Many academic professors talk about parallelism in the context of HDL languages. Having learned both Verilog and Pthreads, I have always felt that we can use some of the lessons learned in hardware (which is inherently parallel) in Parallel programming. ParC is based on this insight and an impressive piece of work. I learned about ParC through Kevin Cameron’s comments on Future Chips. After some (healthy) debate with Kevin, I felt that ParC is a concept we should all be familiar with. I am hoping that Kevin’s insights will trigger some interesting debate.
When people say parallel programming is hard they are correct, but to say it is a new problem would be wrong. Hardware designers have been turning out parallel implementations of algorithms for decades. Back in the 1980s designers moved up from designing in gates to using RTL descriptions of circuits with synthesis tools for the hardware description languages (HDLs) Verilog and VHDL. In recent years other methodologies like assertion-driven verification and formal methods have been added to help get chips working at first Silicon.
HDLs are also used for simulation, where circuits elements are modeled by threads that communicate by events (signals on wires). So the thread handling capacity of HDLs is much higher than an approach which uses pThreads or Quickthreads with C++ for the same purpose (e.g. the SystemC C++ class library).
So why wouldn’t you just use an HDL for your parallel programming? Well a) it’s not programmer friendly, b) most of the associated methodology is for “synchronous” design which uses clocks, and c) HDLs describe static things (fixed hardware) that is not modifiable at runtime. However, some people do use HDLs to get code onto FPGAs for acceleration.
The hardware design methodology (RTL) can be considered as “synchronous finite-state-machines” where an algorithm is described as multiple FSMs communicating based on a global time signal. The next level up in abstraction for hardware design is “asynchronous finite-state-machines” where the FSMs send (self timed) messages to each other and there is little or no global synchronization, the latter approach is also known as CSP (Communicating Sequential Processes) in programming circles. The CSP computing paradigm works well for any non-shared memory platform – from embedded systems and hardware, and through to the Cloud (distributed computing).
ParC is a pure extension of C++, so as a programmer you do not lose anything, what it adds is the threading model used in HDLs and the associated event-driven syntax and semantics. In addition there is a low-level “pipe” construct so that you can do asynchronous description more easily than in HDLs. The current ParC compiler is just a translator to regular C++. It’s not hard to imagine some existing constructs in C/Linux like the interrupt handling that would be much easier to handle as signals with events than the existing sigmask/signal approach or select for I/O processing.

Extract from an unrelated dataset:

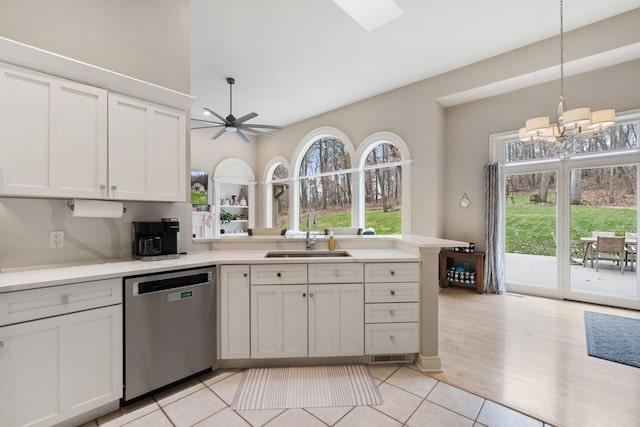 kitchen with pendant lighting, sink, white cabinets, light tile patterned flooring, and stainless steel dishwasher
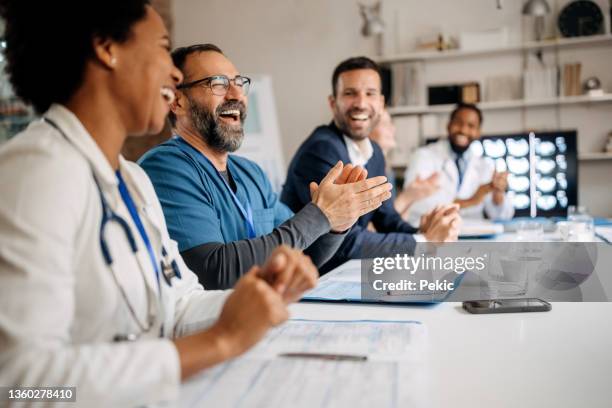 group of doctors applauding while attending healthcare seminar - persconferentie stockfoto's en -beelden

The signal and pipe communication mechanisms in ParC are “opaque”, meaning that reading and writing threads cannot see into how they work, so they can be implemented efficiently on all platforms. If the threads avoid using shared memory then it is (in theory) easy to move them from processor to processor, so the runtime system can optimize itself.
The justification for adopting ParC is that it supports existing code and provides a route to programming “many-core” machines in a platform independent manner, so rather than having code that only works on some GP-GPUs, it should work on any machine. Using it for hardware description makes life a lot easier for people developing hardware interfaces, and allows the same tools to be used for hardware verification and software verification more easily, i.e. you have to use formal and semi-formal static or dynamic analysis tools to have any hope of getting your SoCs to work, but if you build the tools to work with ParC they will work for both hardware and software (so you have a broader market and more support).
The code example “async life” – http://parallel.cc/cgi-bin/bfx.cgi/test_cases.html - creates a 2-D 1800 thread array, and demonstrates a lot of the features of the language, there is an accompanying video of it compiling and running and being debugged with ddd/gdb. There is a specification document for the language, but it’s still under development so I’m refraining from publishing it at the moment.
A large part of the work to be done in developing ParC is infrastructure that would support the same features in other languages e.g. a parallel Java (PJ?). It is also a functional superset of Verilog and VHDL so it should make it easier to fold those languages into the mainstream – at the moment there are few open source projects in that area (of gcc quality), and the plethora of unfixed “features” in HDLs was part of the motivation for ParC in the first place.